The first (and the one I felt foolish for not having noticed before) is near the end of Chapter Eleven (The Unwelcome Fellow Traveller). As Shasta is travelling through the woods, he becomes aware that "someone or somebody was walking beside him" and that "he had really no idea how long it had been there." At first, Shasta can't see who it is because it's so dark, but eventually, it's revealed that the "someone or somebody" is Aslan. After Shasta talks with him for awhile, "the pale brightness of the mist and the fiery brightness of the Lion rolled themselves together into a swirling glory and gathered themselves up and disappeared."
There are more than a few similarities between Shasta's encounter with Aslan and the two disciples going to Emmaus in Luke 24. While the disciples are travelling they meet someone they don't know at first ("But their eyes were kept from recognizing him." - Luke 24:16). They talk with him for awhile, but it isn't until he takes bread, blesses it, and gives it to them that they recognize him as Jesus, at which point He vanishes.
Within Shasta's conversation with Aslan, there are a few other elements that hint at Aslan-as-Christ. When Shasta asks the lion who he is, he replies: "'Myself,' said the voice, very deep and low so that the earth shook: and again, 'Myself', loud and clear and gay: and then the third time 'Myself', whispered so softly you could hardly hear it, and yet it seemed to come from all round you as if the leaves rustled with it." First, there's the Trinity in the three "Myself"s, and second, "Myself" seems to have some relation with God's "I AM WHO I AM" in Exodus 3.
There's also the light. "Now, the whiteness around him [Shasta] became a shining whiteness; his eyes began to blink. ... He could see the mane and ears and head of his horse quite easily now. A golden light fell on them from the left. He thought it was the sun. ... It was from the Lion that the light came." There's a similarity between this and Christ's Transfiguration: "And he was transfigured before them, and his face shone like the sun, and his clothes became white as light" - Matthew 17:2. Both descriptions involve the same elements: the sun, whiteness, and a shining light.
The narrator then describes Aslan as - among other things - "the High King above all kings in Narnia," which seems to be a reference to Revelation 19:16: "On his robe and on his thigh he has a name written, King of kings and Lord of lords." Both are kings, but each is a higher king than all other kings.

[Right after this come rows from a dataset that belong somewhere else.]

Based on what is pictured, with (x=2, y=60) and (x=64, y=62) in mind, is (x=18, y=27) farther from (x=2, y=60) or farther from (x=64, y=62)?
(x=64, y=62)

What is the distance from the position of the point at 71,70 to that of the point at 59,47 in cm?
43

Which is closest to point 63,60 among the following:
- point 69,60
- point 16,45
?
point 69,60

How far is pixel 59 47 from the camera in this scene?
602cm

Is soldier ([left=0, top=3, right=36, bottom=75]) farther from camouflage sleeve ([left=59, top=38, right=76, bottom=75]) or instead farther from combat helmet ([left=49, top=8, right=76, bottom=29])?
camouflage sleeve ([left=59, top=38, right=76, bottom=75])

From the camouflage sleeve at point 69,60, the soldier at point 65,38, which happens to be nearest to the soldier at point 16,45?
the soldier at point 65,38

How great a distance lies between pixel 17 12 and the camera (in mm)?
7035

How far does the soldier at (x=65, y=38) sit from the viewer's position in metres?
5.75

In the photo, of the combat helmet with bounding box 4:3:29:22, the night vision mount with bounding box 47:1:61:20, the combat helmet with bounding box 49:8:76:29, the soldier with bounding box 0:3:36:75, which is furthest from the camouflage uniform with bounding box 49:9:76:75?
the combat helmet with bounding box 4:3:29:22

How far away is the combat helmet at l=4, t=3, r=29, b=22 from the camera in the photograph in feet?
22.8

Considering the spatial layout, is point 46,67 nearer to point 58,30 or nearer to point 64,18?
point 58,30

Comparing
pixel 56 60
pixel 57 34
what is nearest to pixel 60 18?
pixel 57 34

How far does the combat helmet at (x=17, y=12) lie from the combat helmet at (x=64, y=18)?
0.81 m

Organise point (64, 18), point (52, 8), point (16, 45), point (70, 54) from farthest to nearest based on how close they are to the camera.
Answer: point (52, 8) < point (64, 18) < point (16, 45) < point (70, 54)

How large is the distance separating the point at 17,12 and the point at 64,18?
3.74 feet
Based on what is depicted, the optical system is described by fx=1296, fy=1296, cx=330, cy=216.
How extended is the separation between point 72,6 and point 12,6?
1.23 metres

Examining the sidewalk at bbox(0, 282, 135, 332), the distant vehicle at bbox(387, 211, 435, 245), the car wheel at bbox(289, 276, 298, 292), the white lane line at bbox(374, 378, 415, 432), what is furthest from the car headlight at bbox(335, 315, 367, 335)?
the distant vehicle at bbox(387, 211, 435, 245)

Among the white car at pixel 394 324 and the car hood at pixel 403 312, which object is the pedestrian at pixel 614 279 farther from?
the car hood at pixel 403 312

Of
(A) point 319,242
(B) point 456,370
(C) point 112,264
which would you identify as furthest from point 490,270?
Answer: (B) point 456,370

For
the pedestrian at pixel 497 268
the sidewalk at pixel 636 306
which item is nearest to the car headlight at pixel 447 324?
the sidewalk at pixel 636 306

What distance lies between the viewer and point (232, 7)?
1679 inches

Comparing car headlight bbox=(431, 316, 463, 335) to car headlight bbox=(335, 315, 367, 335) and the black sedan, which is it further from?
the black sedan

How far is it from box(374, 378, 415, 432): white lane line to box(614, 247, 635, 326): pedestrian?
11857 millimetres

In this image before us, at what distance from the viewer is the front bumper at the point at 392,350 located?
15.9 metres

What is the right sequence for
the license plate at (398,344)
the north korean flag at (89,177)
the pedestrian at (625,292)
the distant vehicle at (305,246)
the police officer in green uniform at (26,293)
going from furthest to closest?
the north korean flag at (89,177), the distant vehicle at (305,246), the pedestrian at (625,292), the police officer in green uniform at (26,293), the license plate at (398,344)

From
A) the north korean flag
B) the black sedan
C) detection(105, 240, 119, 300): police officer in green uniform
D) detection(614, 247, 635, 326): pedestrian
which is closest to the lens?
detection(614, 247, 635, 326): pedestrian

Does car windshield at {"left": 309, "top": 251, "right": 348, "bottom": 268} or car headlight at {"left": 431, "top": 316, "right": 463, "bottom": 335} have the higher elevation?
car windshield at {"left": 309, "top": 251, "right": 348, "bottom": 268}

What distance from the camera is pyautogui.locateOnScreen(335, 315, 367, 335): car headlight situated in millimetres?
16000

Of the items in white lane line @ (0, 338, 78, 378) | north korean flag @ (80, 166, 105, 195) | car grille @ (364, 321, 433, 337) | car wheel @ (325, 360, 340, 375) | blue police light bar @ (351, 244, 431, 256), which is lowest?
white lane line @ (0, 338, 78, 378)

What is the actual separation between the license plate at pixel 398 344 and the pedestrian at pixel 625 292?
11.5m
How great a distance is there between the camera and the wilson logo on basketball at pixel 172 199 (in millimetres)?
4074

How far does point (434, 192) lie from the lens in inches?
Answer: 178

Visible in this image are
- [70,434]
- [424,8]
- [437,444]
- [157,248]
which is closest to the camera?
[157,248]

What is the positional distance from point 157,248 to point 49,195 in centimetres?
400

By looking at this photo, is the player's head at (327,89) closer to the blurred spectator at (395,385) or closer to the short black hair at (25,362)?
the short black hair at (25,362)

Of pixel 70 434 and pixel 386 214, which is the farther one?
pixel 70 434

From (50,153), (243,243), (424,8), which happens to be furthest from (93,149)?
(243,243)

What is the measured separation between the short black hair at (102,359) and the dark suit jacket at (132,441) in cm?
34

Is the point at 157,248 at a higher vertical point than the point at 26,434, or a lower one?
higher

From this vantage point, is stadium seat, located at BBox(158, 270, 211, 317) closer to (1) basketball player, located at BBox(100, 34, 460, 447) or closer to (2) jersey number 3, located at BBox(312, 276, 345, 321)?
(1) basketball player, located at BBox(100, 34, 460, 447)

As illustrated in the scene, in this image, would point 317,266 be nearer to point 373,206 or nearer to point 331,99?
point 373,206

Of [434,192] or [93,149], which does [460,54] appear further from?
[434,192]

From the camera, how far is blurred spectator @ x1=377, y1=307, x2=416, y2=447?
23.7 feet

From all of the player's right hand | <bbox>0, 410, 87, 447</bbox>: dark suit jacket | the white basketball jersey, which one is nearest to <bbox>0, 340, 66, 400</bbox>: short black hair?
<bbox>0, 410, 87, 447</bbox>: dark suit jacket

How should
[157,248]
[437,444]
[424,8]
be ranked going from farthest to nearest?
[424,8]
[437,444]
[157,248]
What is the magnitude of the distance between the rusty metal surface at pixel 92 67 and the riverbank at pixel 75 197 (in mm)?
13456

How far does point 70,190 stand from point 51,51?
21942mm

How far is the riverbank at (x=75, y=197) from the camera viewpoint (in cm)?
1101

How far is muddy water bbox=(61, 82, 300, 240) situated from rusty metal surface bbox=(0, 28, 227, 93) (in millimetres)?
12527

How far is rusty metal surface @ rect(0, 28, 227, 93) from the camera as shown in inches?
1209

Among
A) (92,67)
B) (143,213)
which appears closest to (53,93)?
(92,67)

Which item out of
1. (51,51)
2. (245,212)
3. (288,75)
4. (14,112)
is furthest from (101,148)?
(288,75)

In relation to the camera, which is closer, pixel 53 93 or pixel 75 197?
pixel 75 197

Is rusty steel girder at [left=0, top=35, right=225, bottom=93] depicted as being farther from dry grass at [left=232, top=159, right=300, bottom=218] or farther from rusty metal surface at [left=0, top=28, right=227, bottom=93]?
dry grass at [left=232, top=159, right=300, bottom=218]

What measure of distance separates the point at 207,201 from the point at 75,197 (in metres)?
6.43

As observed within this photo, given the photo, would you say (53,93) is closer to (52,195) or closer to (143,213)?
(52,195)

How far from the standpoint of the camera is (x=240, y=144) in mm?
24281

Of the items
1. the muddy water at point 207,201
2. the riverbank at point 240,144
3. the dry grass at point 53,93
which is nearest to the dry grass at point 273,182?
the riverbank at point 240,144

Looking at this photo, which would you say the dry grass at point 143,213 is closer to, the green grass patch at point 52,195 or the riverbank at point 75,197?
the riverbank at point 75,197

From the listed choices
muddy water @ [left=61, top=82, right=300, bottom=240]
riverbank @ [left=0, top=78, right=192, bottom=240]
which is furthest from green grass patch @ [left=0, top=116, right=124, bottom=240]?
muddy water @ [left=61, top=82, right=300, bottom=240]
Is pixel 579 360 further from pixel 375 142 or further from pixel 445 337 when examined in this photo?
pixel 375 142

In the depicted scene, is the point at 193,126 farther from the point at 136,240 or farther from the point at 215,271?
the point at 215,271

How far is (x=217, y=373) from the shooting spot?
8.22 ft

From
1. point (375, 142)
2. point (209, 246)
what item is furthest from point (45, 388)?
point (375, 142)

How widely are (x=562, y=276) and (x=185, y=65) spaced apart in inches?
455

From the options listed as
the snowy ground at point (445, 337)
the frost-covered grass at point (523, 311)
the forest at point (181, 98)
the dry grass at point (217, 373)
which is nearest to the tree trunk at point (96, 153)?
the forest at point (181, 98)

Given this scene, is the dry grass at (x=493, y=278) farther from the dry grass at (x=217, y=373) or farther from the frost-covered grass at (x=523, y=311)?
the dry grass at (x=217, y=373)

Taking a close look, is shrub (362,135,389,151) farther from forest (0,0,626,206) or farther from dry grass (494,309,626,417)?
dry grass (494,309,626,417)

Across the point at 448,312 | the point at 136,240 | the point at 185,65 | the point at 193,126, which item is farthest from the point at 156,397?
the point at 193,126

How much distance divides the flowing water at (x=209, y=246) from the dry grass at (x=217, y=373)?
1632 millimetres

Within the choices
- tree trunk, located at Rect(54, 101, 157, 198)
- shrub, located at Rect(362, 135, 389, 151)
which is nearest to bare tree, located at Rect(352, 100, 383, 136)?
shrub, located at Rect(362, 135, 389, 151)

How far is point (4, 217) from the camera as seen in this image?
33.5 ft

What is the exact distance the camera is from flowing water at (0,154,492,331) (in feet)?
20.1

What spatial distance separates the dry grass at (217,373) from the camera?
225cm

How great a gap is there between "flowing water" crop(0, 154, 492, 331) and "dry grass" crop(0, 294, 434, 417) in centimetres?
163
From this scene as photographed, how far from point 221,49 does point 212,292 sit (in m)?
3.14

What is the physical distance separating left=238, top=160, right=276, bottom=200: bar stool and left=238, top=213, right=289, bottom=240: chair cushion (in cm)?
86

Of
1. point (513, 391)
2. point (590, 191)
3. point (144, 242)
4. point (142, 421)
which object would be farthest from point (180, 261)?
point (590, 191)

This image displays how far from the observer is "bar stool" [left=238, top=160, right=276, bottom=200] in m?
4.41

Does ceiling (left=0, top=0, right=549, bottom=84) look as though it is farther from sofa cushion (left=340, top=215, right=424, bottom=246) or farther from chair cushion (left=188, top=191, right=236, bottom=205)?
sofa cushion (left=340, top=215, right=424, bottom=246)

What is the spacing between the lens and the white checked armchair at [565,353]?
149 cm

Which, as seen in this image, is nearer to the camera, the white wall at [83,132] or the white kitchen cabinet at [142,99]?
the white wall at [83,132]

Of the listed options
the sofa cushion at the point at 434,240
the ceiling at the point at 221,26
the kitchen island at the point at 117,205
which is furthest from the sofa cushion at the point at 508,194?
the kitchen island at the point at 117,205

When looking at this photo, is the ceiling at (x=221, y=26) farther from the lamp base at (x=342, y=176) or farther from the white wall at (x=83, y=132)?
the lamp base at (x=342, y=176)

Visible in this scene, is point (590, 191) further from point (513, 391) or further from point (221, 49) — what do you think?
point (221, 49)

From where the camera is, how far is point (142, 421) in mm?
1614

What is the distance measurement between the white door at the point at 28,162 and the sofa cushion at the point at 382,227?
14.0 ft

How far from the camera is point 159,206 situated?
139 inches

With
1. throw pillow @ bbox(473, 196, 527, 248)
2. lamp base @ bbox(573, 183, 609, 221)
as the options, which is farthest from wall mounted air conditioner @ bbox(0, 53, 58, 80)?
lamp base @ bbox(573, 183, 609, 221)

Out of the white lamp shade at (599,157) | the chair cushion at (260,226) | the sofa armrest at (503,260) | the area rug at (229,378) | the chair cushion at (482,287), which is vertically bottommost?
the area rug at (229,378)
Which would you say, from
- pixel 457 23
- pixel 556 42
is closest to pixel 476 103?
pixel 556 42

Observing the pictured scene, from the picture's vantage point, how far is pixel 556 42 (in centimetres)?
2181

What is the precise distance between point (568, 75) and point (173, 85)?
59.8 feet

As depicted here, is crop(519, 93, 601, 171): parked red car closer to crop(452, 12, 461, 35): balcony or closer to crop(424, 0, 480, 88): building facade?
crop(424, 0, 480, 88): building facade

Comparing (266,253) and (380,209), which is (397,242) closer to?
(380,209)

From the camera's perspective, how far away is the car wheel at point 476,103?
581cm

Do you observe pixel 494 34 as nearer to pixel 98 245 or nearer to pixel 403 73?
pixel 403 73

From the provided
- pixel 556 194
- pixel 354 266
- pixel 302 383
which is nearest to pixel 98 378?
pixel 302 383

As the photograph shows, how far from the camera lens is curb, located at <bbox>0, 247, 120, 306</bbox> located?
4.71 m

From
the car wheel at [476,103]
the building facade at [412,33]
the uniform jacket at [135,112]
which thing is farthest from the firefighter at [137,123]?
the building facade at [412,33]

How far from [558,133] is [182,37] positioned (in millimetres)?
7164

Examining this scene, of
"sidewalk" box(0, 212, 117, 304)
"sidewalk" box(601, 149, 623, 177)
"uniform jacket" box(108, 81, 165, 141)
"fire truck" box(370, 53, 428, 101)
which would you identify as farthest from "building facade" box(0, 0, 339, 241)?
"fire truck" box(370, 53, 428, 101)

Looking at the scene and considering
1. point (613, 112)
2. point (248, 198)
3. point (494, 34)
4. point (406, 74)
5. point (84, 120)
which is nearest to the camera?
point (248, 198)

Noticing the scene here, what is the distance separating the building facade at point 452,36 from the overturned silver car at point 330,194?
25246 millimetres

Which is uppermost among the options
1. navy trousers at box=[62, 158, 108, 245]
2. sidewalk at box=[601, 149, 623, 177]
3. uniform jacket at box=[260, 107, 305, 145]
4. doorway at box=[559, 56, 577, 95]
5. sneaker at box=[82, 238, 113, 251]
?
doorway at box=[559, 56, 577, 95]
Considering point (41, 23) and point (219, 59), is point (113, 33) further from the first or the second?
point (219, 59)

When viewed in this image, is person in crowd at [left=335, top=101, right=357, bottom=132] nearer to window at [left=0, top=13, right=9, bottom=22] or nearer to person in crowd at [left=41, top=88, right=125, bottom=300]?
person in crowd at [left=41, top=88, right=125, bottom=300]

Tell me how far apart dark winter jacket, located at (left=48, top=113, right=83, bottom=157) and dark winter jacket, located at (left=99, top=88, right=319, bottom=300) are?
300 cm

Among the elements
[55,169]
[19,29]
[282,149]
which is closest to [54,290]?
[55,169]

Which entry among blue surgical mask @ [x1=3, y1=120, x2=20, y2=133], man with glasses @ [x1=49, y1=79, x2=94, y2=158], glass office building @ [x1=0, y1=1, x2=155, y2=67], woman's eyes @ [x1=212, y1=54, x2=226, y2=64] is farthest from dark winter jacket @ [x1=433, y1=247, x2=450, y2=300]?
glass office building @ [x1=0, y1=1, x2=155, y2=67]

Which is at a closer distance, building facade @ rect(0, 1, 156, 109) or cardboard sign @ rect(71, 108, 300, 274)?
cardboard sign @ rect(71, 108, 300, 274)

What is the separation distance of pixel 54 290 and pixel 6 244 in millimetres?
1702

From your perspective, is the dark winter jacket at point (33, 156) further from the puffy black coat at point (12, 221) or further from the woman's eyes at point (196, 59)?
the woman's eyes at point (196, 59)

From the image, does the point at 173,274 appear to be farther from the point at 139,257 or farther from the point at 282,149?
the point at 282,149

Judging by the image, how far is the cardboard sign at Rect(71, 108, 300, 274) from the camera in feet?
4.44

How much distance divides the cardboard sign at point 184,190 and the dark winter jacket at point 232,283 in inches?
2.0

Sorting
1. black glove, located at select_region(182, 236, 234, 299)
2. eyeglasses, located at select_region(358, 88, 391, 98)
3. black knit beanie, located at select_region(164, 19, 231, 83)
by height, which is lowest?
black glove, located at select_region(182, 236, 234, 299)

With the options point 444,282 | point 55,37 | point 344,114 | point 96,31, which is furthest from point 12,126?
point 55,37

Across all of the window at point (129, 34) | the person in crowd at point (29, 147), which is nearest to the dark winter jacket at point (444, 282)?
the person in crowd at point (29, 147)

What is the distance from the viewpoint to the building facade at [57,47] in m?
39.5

The second instance of Aslan-as-Christ (which I actually found last time I read the book) is in Chapter Fourteen (How Bree Became a Wiser Horse). Aslan jumps over the wall into the Hermit's courtyard and then talks with Aravis, Bree, and Hwin. Aslan says to Bree, "You poor, proud frightened Horse, draw near. Nearer still, my son. Do not dare not to dare. Touch me. Smell me. Here are my paws, here is my tail, these are my whiskers. I am a true Beast." It's a similar situation to Christ's appearing to His disciples after the resurrection. "And he said to them, 'Why are you troubled, and why do doubts arise in your hearts? See my hands and my feet, that it is I myself. Touch me, and see. For a spirit does not have flesh and bones as you see that I have.'" - Luke 24:38. "Then he said to Thomas, 'Put your finger here, and see my hands; and put out your hand, and place it in my side. Do not disbelieve, but believe.'" - John 20:27. Where Christ offered His hands and feet and the scars in His hands and side, Aslan offers his paws, tail, and whiskers. While it's not as close a resemblance, there's also a similarity between Aslan's jumping over the wall and Christ's appearing "although the doors were locked" (John 20:26). Both arrive despite that which is meant to keep people out.